Mammography Is Essential and Quality Matters with Dr. Janet Storella


about the episode

Sharon is joined by Dr. Janet Storella, Medical Director of Breastlink Maryland at RadNet. Dr. Storella is a breast imaging specialist and a board-certified diagnostic radiologist with over 40 years of radiology experience. 

In this conversation, Dr. Storella shares deeper insight into the practice and art of mammography, contemporary issues in the field, spaces for improvement, and aspects of mammography where quality makes all the difference.

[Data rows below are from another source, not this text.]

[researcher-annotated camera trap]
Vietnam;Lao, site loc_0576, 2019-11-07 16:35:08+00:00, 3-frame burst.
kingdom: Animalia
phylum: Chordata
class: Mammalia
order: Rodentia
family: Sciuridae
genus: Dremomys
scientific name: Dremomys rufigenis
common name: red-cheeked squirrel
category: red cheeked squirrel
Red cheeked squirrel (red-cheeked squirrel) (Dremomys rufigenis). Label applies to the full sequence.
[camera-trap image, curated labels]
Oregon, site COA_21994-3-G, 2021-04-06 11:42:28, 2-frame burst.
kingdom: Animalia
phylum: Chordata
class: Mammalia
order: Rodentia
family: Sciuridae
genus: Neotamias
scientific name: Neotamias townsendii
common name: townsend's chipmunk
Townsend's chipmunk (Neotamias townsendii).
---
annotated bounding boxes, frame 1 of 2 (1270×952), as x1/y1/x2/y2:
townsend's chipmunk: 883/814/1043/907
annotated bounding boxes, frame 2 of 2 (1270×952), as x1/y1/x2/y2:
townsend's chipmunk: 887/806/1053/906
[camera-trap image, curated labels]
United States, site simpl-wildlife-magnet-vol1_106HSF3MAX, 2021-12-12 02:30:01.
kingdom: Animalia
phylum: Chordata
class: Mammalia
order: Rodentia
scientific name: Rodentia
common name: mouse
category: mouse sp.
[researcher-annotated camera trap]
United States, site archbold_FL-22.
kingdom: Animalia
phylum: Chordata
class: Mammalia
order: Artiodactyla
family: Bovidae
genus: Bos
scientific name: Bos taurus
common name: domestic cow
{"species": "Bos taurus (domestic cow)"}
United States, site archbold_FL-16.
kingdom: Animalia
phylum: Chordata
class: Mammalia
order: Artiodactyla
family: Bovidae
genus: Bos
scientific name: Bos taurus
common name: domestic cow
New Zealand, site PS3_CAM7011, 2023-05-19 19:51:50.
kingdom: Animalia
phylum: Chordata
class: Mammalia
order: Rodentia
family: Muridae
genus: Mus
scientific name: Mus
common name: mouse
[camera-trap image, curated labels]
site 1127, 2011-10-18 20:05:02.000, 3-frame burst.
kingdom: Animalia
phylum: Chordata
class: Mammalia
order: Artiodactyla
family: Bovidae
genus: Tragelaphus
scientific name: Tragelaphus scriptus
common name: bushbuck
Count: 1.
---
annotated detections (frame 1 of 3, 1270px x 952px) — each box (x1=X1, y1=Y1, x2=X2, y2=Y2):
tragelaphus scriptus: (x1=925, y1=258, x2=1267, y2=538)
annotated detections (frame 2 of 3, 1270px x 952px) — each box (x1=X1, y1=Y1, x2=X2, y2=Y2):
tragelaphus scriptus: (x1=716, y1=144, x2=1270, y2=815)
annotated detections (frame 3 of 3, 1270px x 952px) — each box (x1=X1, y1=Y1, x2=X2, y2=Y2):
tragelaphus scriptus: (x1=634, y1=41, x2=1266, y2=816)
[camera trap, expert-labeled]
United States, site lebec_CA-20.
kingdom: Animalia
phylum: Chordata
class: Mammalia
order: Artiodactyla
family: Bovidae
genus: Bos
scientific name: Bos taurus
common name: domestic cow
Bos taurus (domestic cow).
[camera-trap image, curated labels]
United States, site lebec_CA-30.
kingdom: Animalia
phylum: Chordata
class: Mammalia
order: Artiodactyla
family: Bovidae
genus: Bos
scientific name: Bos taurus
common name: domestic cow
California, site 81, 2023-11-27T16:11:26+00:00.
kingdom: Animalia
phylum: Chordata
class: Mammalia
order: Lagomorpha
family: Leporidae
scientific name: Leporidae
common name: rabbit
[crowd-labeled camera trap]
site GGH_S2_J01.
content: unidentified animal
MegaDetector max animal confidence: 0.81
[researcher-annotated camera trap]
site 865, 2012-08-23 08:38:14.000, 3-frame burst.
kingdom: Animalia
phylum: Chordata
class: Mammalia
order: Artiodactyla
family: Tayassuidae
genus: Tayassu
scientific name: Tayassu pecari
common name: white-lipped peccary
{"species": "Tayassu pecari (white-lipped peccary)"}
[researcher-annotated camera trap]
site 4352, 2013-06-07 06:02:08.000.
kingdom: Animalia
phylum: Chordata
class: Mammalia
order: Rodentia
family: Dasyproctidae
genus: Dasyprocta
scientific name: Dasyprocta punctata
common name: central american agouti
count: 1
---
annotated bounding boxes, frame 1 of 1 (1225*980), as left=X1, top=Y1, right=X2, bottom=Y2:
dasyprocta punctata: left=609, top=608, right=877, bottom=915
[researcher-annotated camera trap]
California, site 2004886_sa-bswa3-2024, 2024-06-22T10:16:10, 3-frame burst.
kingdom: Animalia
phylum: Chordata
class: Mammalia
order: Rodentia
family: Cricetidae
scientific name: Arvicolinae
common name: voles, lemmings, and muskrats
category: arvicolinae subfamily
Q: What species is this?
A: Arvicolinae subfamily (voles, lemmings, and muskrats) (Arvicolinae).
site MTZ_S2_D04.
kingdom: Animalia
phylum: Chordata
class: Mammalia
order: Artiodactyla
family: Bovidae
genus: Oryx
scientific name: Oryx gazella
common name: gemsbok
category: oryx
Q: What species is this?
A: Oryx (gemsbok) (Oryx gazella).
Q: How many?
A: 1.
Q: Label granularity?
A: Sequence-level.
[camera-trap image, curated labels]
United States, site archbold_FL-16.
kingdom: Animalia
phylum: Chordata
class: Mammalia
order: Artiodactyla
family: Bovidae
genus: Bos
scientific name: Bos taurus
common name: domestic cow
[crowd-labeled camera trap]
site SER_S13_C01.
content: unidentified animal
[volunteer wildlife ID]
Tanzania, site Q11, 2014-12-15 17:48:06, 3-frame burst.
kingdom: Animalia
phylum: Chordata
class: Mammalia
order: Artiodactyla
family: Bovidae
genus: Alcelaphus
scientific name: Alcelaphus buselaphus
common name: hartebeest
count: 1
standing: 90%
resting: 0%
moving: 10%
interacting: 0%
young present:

There are differing opinions on when women should start annual mammography screening, but Dr. Storella emphasizes that understanding one’s risk factors is key to determining when to start screening and collaborating on a personalized plan with their doctor. She highlights how diagnostic imaging centers are working on lowering barriers to compliance, particularly through strategic partnerships like RadNet’s with Walmart. 

Dr. Storella shares that determining if a mammogram shows cancer can be extremely difficult because of the variable nature of breast tissue. She expands on her experiences using AI to interpret test results and the journey to convincing insurance companies to cover this impactful new practice. Even though mammograms are continuously critiqued by doctors and patients alike, Dr. Storella reminds us that ultimately mammograms save lives, help individuals detect cancer earlier, and are what we have available right now.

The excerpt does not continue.